Abbreviations: TTH, tea tree hydrosol; TTO, tea tree oil.

The broth dilution results (Table 3) showed that compounds 3 (MIC: 0.31-0.62 mg/mL), 10 (MIC: 1.25-2.50 mg/mL), and 13 (MIC: 0.625-2.50 mg/mL) were the main active antibacterial ingredients of TTH. Among them, compound 3 had the strongest antibacterial activity. The results also showed that these compounds in TTH had a strong inhibitory effect on S aureus, E coli, M luteus, and B subtilis.

Table 3.

Minimal Inhibitory Concentration of Compounds From tea tree hydrosol.

No.	MIC (mg/mL)
No.	Staphylococcus aureus	Escherichia coli	Micrococcus luteus	Bacillus subtilis	Klebsiella pneumoniae	Salmonella paratyphi B	Staphylococcus saprophyticus	Candida albicans
3	0.312	0.625	0.625	10	0.625	−	−	−
4	−	−	2.5	1.25	−	−	−	−
5	5	5	5	2.5	5	20	−	−
6	2.5	5	5	2.5	5	2.5	2.5	5
8	2.5	5	5	2.5	5	2.5	−	5
10	1.25	1.25	1.25	2.5	20	−	2.5	−
13	0.625	2.5	2.5	2.5	5	5	−	2.5
16	2.5	−	2.5	2.5	5	10	−	−
cephalexin	0.156	0.312	0.312	0.156	0.625	0.156	0.156	0.156
norfloxacin	0.156	0.312	0.156	0.156	0.312	0.156	0.156	0.156

“−” no antimicrobial activity.

Correlation Between TTH and TTO

Comparison of Components in TTH and TTO by GC and GC/MS

Both TTH and TTO come from the distillate produced by the steam distillation of the twigs and leaves of M alternifolia; TTH is the aqueous phase and TTO is the oil phase. Therefore, there should be certain connections between the chemical components of TTH and TTO. The results of GC and GC/MS analyses showed that the components of TTO appeared almost within 15 min, while most of the components of TTH appeared after that time (Figure 1). The main common compounds between them were 1,8-cineole (t_R = 4.85 min), terpinen-4-ol (t_R = 7.16 min) and α-terpineol (t_R = 7.35 min), with terpinen-4-ol being the most abundant component in both (Supplemental Table S2). The quantitative analysis of the main common components of TTH and TTO showed that the contents of 1,8-cineole (2) and terpinen-4-ol (3) in TTO (7.63 mg/g, 383.8 mg/g) were higher than that of TTH (28.8 μg/g, 625.4 μg/g). The results also showed that the components in TTO were nonpolar or weakly polar compounds with low boiling point, while the components in TTH were more polar compounds with higher boiling points. More hydroxyl groups in the chemical structure of the compounds contained in TTH are the main reason for the increase in polarities.

Figure 1.

The GC chromatogram of TTH and TTO.

**WHAT NEEDS TO BE DONE:** Write out the part of the tea tree hydrosol passage between "The broth dilution" and "and B subtilis.", inclusive, word for word. The records come from a separate source, not from the text above.

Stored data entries

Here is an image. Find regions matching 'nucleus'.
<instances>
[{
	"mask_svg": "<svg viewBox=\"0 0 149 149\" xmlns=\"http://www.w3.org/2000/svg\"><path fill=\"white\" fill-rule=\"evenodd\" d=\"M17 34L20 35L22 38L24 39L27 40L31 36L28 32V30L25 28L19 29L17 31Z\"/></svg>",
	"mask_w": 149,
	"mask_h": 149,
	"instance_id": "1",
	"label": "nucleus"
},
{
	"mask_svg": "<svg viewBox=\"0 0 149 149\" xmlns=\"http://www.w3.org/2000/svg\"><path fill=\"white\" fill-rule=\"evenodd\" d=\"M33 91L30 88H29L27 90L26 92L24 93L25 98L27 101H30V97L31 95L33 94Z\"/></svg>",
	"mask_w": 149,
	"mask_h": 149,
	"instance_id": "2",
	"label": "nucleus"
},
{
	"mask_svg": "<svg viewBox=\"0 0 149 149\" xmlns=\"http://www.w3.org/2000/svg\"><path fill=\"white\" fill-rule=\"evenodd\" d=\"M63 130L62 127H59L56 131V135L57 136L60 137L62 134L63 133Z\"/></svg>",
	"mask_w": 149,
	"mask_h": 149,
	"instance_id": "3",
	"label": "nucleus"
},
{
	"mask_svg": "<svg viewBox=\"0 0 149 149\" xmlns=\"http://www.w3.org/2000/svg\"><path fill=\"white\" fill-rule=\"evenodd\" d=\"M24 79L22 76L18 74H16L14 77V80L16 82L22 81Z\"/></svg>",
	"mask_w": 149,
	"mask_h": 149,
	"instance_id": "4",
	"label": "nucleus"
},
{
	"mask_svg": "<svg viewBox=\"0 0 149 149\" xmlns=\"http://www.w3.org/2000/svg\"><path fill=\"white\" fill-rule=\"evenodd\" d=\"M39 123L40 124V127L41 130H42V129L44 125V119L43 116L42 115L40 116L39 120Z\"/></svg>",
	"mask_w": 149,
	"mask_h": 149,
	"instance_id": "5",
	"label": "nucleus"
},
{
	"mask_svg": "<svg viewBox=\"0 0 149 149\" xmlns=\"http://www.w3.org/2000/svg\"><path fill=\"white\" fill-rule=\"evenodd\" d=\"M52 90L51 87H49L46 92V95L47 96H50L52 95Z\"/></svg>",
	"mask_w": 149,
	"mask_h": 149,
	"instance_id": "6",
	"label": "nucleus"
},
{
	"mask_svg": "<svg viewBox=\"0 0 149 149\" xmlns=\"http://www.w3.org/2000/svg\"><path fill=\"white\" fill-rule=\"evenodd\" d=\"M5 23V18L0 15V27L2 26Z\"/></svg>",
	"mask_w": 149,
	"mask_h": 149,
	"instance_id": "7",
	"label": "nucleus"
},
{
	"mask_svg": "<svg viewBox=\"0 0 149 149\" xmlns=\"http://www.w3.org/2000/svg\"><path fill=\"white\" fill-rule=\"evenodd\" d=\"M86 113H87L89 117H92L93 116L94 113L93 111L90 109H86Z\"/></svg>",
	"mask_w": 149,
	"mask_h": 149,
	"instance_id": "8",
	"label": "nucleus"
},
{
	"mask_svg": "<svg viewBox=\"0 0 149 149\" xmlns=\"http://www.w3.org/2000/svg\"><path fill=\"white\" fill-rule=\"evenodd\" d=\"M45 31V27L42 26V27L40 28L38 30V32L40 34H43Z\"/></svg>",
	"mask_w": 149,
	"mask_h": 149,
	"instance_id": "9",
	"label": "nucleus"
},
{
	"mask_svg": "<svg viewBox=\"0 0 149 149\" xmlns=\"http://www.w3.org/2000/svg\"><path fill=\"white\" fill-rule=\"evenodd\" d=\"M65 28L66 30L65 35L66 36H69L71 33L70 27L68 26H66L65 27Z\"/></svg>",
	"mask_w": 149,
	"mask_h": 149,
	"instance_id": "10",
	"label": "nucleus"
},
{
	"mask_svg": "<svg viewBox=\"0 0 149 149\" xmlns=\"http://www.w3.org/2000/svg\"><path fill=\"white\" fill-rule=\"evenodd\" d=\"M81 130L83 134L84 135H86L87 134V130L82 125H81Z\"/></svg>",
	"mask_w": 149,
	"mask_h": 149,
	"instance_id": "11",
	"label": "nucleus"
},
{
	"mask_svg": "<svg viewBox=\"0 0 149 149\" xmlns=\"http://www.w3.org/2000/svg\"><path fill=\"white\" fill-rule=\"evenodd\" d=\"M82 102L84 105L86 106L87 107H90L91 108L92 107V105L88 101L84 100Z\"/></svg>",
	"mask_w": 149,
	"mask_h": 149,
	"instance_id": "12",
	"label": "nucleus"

**FINISHED TASK:**
The broth dilution results (Table 3) showed that compounds 3 (MIC: 0.31-0.62 mg/mL), 10 (MIC: 1.25-2.50 mg/mL), and 13 (MIC: 0.625-2.50 mg/mL) were the main active antibacterial ingredients of TTH. Among them, compound 3 had the strongest antibacterial activity. The results also showed that these compounds in TTH had a strong inhibitory effect on S aureus, E coli, M luteus, and B subtilis.